When people smoked government-grown marijuana in the lab here in Boulder, they hated it. They said it was disgusting. We decided that it wasn’t useful to do research on a product nobody’s actually using, so we dropped it.
What brought you back?
When Colorado legalized marijuana in 2014, we wrongfully assumed studying it wouldn’t be a big deal. But the university’s lawyers told us we’d have to modify our original plan because it’s not legal at the federal level, so we can’t bring it on campus. To this day, I can’t go buy weed for clinical trials.
How do you conduct research, then?
We set up a van as a mobile pharmacology lab and drive it off campus. Study participants come to the van, we draw their blood, and we do some cognitive and motor testing. Then we tell them which product to buy and send them back to their houses to use it. When they return later that day, we again draw their blood so we can measure exactly how much THC they got, and we do that battery of tests again.
What have scientists learned?
Most agree on certain uses. An oral synthetic cannabinoid called Marinol (dronabinol) can ease nausea and dizziness caused by chemotherapy. For anxiety, we know you want something with CBD—a chemical compound in cannabis that doesn’t cause intoxicating effects—or a blend of CBD and THC. But we still don’t understand all the potential benefits of cannabis.

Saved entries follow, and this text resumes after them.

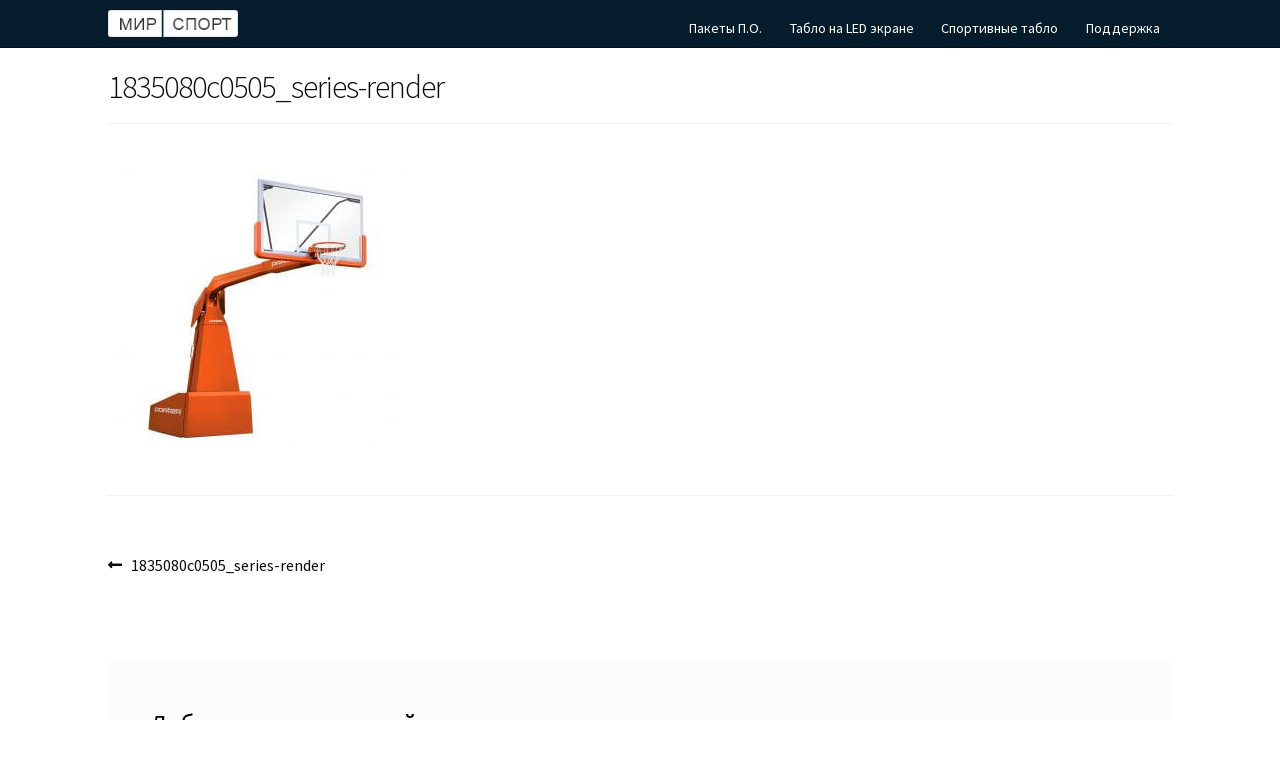

--- FILE ---
content_type: text/css
request_url: https://rusarena.ru/wp-content/themes/storefront/myclass.css?ver=6.6.4
body_size: 824
content:
.txt_justify {text-align:justify}
.slog {color:white; font-size: 0.875em;}
.has-background {padding: 0.25em 2em !important; font-size: 1.1em}
.site-header {padding-top: 0.617924em !important;}
.secondary-navigation, .site-branding {margin:0 0 0.1em !important;}
.site-branding {width:34% !important}
.secondary-navigation {width:66% !important}
.aioseo-breadcrumbs {padding:0.5em 0}
.header .col-full{padding:0 0.317924em !important;}
/*.secondary-navigation .menu a {padding: 0.8em 0.875em !important;}*/
.page-template-template-homepage.has-post-thumbnail .type-page.has-post-thumbnail {padding:13em 0em !important}
.text-image-head {position: absolute; color:white; z-index:1000; font-weight: bold; font-size: 24px; left: 55%;
top: 200px; text-align: right;}
.site-header {margin-bottom:0em !important}
.secondary-navigation .menu a {
padding: 0.78em 0.875em !important;}
.custom-logo {max-width:130px !important; max-height:auto}
.site-info {padding:1em !important; font-size:12px !important; text-align:center}
.image-header {background-size: cover; background-position: center center;padding: 13em 0em !important;margin: 0 0 4.235801032em;}
.footer-widgets {padding-top: 1em !important}
.footer-widgets a {text-decoration: none !important; font-size: 16px; font-weight: 100 !important; text-rendering:auto !important; letter-spacing:1px;}
.footer-widgets a:hover {color: #f46b01 !important;}
ul.menu li.current-menu-item > a  {color: #f46b01 !important;}
.page-template-template-homepage .entry-content, .page-template-template-homepage .entry-header {max-width:99% !important; margin: 0 !important; text-align:  left !important;}
.entry-title {text-align:left}
input[type="text"], input[type="number"], input[type="email"], input[type="tel"], input[type="url"], input[type="password"], input[type="search"], .input-text {padding: 2px 5px 2px 2.65em !important;line-height: 1 !important; height:35px}
.page-template-template-homepage .entry-header h1, .entry-title {font-size: 2em !important;line-height: 1.214;
letter-spacing: -1px;}
.hentry {margin:1.235801032em 0em!important;}
a {text-decoration:none !important}
.block-news {max-width:30% !important; float:left !important; padding-right: 0; margin-right: 3% !important; margin-bottom:1em}
.block-news img{max-width: 300px !important; height:auto;width: 100% }
.block-news-splitt{display:block; min-width:100% !important}
.wp-block-cover__inner-container {padding-top:1em !important; padding-bottom:1em !important}
.wp-block-cover {min-height:300px !important}
.has-normal-font-size{font-size:1.1em !important}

If there’s such little information available, why create this class?
My mother has chronic pain, and when she went to the dispensary and asked what she should use, the advice she got wasn’t always based on what we know scientifically. While we don’t have all the answers, we do know enough to offer some basic education about how to avoid harm.
Which is?
I think it’s wise to start with a higher ratio of CBD to THC, maybe 20:1. CBD is fairly benign, so you’re less likely to have a negative experience. If you’re taking an edible, a dose of 2.5 milligrams of THC is usually a good place to start. If you’re using an inhalable product, ask the dispensary about the flower’s potency. If the THC is 15 percent, a starting dose is typically one inhalation. If the potency is higher, you’ll want to try a half or even a quarter inhalation. I think the biggest thing, though, is to try your first dose in the evening before going to bed. That way, you can learn how you respond to it without feeling totally incapacitated around people.